_Entries supplied_.
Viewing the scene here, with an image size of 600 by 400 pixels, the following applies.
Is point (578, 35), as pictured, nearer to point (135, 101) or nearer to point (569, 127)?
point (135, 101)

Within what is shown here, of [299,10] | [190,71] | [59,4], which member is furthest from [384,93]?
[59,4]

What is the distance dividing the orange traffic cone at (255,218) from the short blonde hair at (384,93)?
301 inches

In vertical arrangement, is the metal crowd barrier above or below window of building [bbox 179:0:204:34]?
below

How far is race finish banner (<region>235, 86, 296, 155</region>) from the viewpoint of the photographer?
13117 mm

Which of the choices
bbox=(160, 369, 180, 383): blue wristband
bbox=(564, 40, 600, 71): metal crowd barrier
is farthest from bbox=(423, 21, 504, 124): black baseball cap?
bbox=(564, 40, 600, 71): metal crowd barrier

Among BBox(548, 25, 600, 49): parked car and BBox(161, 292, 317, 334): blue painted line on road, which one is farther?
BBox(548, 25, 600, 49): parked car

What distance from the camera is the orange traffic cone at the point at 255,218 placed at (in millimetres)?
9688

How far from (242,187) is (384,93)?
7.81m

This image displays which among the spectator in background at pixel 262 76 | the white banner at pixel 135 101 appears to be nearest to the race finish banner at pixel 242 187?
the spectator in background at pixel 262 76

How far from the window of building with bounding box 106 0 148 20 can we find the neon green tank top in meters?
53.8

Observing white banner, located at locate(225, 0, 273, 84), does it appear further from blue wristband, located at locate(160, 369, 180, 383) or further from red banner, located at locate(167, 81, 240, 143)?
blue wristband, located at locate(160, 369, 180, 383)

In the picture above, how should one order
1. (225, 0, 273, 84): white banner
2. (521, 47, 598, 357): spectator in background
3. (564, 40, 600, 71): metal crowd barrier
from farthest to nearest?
...
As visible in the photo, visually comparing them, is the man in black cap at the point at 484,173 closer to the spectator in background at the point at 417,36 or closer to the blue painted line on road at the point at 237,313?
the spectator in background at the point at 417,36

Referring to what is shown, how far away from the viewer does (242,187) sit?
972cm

_What to produce_. Locate every line in the records above that contains the word "located" and copy each of those lines in full.

_Response below_.
Observing white banner, located at locate(225, 0, 273, 84), does it appear further from blue wristband, located at locate(160, 369, 180, 383) or further from red banner, located at locate(167, 81, 240, 143)?
blue wristband, located at locate(160, 369, 180, 383)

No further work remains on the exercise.